Elk jaar op 1 februari is het de Internationale Dag van de Hijab. In 2013 is die dag in het leven geroepen om aandacht te vragen voor de miljoenen islamitische vrouwen die wereldwijd een dergelijke hoofddoek dragen. Religieuze overwegingen en tradities zijn belangrijke redenen om het dragen van een hoofddoek voor te schrijven. Maar ook onder niet-religieuze vrouwen in Nederland en België was dit kledingstuk populair om het hoofd – meer specifiek het kapsel – te beschermen tegen wind en regen. De hoofddoekdracht heeft dan ook zijn sporen nagelaten in de woordenschat van het Nederlands.
Een wiel op je hoofd?
Om me te beperken tot de periode tot 1500: de middeleeuwers hadden verschillende woorden voor hoofddoek, waaronder wiel en wijl. Beide woorden gaan terug op het Latijnse velum in de betekenis van ‘sluier’. Hoewel vrouwen in het algemeen ze ook droegen, waren het vooral nonnen die zich hiermee tooiden. Als van iemand gezegd werd dat zij die wiel ontfaen [ontvangen] had, betekende dit dat zij non geworden was.
Het gewone woord voor hoofddoek in het Middelnederlands was doek. De hoofddoek was toen wel bekend maar die had geen betrekking op een dunne lap stof, maar op een stevige kap, die volgens het Middelnederlandsch Woordenboek “iets van voren buiten het hoofd uitstak en aan de beide zijden van het gelaat in plooien op de schouders viel en over den hals hing”.
Aan het hoofd
Een van de oudste en interessantste woorden voor de hoofddoek vind ik koeverkief, dat al in de dertiende eeuw is aangetroffen. Wie vermoedt dat de eerste drie letters van het woord iets te maken hebben met het melkgevend boerderijdier, komt bedrogen uit. Het woord bestaat uit de stam van het Oudfranse werkwoord couvrir of het Oudpicardische werkwoord kuevrir ‘bedekken’ en het Oudfranse zelfstandige naamwoord chef of het Oudpicardische zelfstandig naamwoord kief ‘hoofd’. In het Engels is de oorspronkelijke Oudfranse vorm couvrechef nog enigszins terug te zien in het woord kerchief ‘sjaal, halsdoek, schouderdoek, omslagdoek’ en in handkerchief, ‘zakdoek’.
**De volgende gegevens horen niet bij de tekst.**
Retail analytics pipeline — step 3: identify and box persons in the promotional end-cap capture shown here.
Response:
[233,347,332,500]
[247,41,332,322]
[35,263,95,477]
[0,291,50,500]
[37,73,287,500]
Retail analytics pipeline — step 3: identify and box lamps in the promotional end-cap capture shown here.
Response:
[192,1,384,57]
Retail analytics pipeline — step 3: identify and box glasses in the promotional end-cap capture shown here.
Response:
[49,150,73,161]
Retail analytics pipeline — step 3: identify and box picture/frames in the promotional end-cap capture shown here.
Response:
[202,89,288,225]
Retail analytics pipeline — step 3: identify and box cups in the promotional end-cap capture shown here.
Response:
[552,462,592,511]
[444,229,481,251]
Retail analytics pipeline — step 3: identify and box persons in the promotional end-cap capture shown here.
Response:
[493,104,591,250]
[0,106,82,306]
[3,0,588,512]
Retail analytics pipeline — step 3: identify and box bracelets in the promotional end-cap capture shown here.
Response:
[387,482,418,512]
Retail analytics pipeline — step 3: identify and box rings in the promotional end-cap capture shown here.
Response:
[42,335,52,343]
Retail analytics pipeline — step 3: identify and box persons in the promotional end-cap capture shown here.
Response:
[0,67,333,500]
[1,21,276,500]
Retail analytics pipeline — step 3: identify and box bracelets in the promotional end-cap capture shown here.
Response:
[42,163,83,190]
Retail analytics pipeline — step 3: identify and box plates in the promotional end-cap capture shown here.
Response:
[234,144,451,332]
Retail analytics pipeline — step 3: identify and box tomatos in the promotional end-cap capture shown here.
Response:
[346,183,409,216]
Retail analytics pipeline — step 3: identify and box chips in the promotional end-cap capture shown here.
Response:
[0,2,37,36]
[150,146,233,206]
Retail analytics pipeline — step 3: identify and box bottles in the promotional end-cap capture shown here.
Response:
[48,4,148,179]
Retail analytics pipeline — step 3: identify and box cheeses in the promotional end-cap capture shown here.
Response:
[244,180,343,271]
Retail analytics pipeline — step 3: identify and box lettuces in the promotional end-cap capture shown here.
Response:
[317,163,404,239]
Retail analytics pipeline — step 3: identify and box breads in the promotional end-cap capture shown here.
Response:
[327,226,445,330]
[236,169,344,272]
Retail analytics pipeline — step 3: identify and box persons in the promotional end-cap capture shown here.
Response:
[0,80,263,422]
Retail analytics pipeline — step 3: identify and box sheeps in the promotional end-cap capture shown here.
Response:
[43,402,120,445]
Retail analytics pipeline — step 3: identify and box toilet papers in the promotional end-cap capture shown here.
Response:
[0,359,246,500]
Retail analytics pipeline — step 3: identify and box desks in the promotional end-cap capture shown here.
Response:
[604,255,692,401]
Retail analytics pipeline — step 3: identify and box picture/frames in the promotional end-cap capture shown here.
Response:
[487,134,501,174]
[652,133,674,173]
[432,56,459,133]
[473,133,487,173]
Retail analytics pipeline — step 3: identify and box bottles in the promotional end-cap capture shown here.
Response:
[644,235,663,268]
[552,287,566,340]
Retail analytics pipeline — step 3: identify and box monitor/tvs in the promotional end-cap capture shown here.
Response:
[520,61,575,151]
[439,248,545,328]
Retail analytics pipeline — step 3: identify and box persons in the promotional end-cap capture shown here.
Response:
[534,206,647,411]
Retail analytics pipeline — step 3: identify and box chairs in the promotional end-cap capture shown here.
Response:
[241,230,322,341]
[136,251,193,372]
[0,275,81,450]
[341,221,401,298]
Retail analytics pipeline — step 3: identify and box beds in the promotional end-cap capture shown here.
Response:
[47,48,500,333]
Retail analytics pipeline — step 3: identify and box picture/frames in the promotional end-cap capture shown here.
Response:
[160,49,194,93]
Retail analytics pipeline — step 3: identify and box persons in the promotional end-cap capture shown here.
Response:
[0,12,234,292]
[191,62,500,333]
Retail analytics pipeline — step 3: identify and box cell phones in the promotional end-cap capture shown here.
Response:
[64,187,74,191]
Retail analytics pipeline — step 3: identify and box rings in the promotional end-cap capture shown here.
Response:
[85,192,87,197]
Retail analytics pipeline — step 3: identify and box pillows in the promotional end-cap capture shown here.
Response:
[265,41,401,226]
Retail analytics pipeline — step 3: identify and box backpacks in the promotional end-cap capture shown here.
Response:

Oorspronkelijk gaan de vormen –kief, –chief en –chef terug op het Latijnse woord caput, dat ‘hoofd’ betekent. In het Middelnederlands hebben die vormen zich nog gehandhaafd in de woorden civetein, kivetein en chieftein voor ‘hoofdman’. Later zijn ze verdrongen door de vorm kapitein, die via het Franse capitaine teruggaat op het Middellatijnse capitaneus. Deze zal zeker een fraai hoofddeksel hebben gedragen om zich te onderscheiden van zijn ondergeschikten, al zal dat zeker geen hoofddoek zijn geweest.